Toribio se levantó con la prestancia de un Homo habilis ante la exigencia de su esposa Agatángela de calentar agua para que a la mera hora no anduviera bañándose a las prisas. El hombre se incorporó de mala gana, pues aún traía algunos retazos del sueño reciente pegados como calcomanías en las bolas de los ojos.
“Chingada madre”, murmuró Toribio ya afuera mientras se ponía una chamarra deshilachada de borra, pues no fue capaz de repelarle a su mujer, quien se había vuelto más canija en los últimos meses de su embarazo.
De modo que Toribio se dirigió al tambo donde guardaba una reserva del agua que extraía de un pozo comunitario, quitándose a un perrito garraleto al garabatear el pie metido a la mala en el huarache.

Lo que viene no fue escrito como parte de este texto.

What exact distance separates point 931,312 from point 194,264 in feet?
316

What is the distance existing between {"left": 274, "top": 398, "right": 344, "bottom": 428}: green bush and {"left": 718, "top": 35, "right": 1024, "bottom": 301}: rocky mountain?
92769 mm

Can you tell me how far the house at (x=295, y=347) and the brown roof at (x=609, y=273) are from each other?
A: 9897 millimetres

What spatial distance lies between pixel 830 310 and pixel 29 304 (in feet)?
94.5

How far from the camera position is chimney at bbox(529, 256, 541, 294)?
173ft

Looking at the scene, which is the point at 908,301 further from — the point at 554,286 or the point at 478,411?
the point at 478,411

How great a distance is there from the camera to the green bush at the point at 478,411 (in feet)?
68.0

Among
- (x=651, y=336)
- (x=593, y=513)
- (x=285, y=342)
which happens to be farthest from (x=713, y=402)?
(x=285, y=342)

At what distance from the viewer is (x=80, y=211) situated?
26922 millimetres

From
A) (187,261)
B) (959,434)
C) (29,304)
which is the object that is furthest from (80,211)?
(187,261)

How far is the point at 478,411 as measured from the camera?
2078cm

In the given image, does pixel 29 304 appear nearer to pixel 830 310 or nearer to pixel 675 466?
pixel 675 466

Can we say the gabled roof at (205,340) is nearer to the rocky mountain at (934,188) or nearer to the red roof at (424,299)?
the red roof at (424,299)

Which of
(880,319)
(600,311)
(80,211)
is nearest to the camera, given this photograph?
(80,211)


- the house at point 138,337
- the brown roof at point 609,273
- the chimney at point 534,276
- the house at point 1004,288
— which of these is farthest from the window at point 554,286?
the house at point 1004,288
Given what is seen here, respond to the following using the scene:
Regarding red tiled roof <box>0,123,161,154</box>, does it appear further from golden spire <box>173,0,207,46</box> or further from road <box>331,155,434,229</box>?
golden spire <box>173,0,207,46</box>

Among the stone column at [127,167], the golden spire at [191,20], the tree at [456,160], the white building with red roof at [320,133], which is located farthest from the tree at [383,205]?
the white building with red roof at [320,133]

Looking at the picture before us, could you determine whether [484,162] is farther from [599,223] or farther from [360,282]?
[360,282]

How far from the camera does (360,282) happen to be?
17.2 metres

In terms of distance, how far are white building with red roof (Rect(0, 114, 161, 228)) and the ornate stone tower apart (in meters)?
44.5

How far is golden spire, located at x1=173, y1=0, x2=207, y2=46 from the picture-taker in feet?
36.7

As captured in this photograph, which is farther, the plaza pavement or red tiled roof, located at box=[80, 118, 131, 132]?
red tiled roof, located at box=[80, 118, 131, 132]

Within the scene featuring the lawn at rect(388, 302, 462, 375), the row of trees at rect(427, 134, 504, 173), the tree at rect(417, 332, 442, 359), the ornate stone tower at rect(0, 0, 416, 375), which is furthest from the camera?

El problema era que el invierno pegaba con enjundia, y cada bendita mañana era un tormento lavarse siquiera las manos con el agua en su punto para hacer raspados. Y para acabarla de amolar, desde hacía unas semanas había que romper una cubierta de hielo tan gruesa como un sope sin condimentos.
Tal vez por eso Toribio masculló unas palabrotas que le agriaron más el aliento de por sí rancio, y sujetó con ira una totuma para golpetear el espejo de hielo donde contemplaría su imagen de íncubo terrible si el coraje no le obnubilara la razón.
Poco después Toribio depositó una bandeja tiznada sobre tres piedras prietas que resguardaban los tizones del día anterior, bajo los cuales acomodó unas varitas secas.
Luego dirigió un cerillo encendido de un solo raspón hacia el endeble entramado, y se agachó para soplar, transformándose en la versión lamentable de un pez globo en desgracia.
Horas después Toribio ya se había bañado a bandejazos, calándose sus trapos domingueros para acudir con Agatángela al médico del pueblo, a media hora de camino en el lomo de una mula descuajarrada.
Así fue como Toribio se las arregló para acomodar a Agatángela sobre la bestia sujetando las bridas correosas que jaló durante todo el trayecto en una vereda delimitada por los terrenos desahuciados después de la cosecha.
Toribio tenía cuarenta años y ya había dejado a dos mujeres de diferentes poblados con media docena de hijos cada una, siendo Agatángela la tercera. Y no obstante que ella apenas había cumplido los dieciocho, ya le tenía bien tomada la medida, controlándolo desde que descubrió el poder resguardado en su entrepierna.
Para entonces Toribio ya desconocía el sentimiento de virilidad de un año atrás por haberse llevado a su jacal a la muchacha, y ahora muchas veces se contemplaba como un sufrido monje colofónico, lanzado sin miramientos a purgar una condena injusta en este mundo de perdición.
Toribio se volvió a lamentar por la pérdida de su libertad, y Agatángela le ordenó que se detuviera, pues tenía antojo de aguamiel.
El hombre se llevó la palma al rostro que friccionó reajustándose los rasgos de sacerdote maya, y dijo que sólo traía agua de garrafón. Agatángela le arrojó una mirada flamígera y frunció la boca de virgen ultrajada para que Toribio pusiera a trabajar su cerebro de por sí herrumbroso.
Poco después Toribio se detenía vaciando su guaje en la tierra grumosa ante los magueyes del viejo Zacarías. Quitó una piedra que sellaba unas pencas atravesadas y espantó a miríadas de mosquillas de ojos descomunales mientras metía el guaje al boquete, nervioso de ser descubierto.
Un rato más tarde Agatángela sólo se dignó a darle un sorbito al aguamiel, pues levantó el rostro augusto para decirle a Toribio que el antojo se le había cambiado, “y ora quero unas tunas, pero no de las taponas; de las coloradas chiquitas, de esas quero”.
Toribio se volvió a embarrar la mano en la cara y asumió su nueva misión con la angustia de San Lucasiano minutos antes del martirio.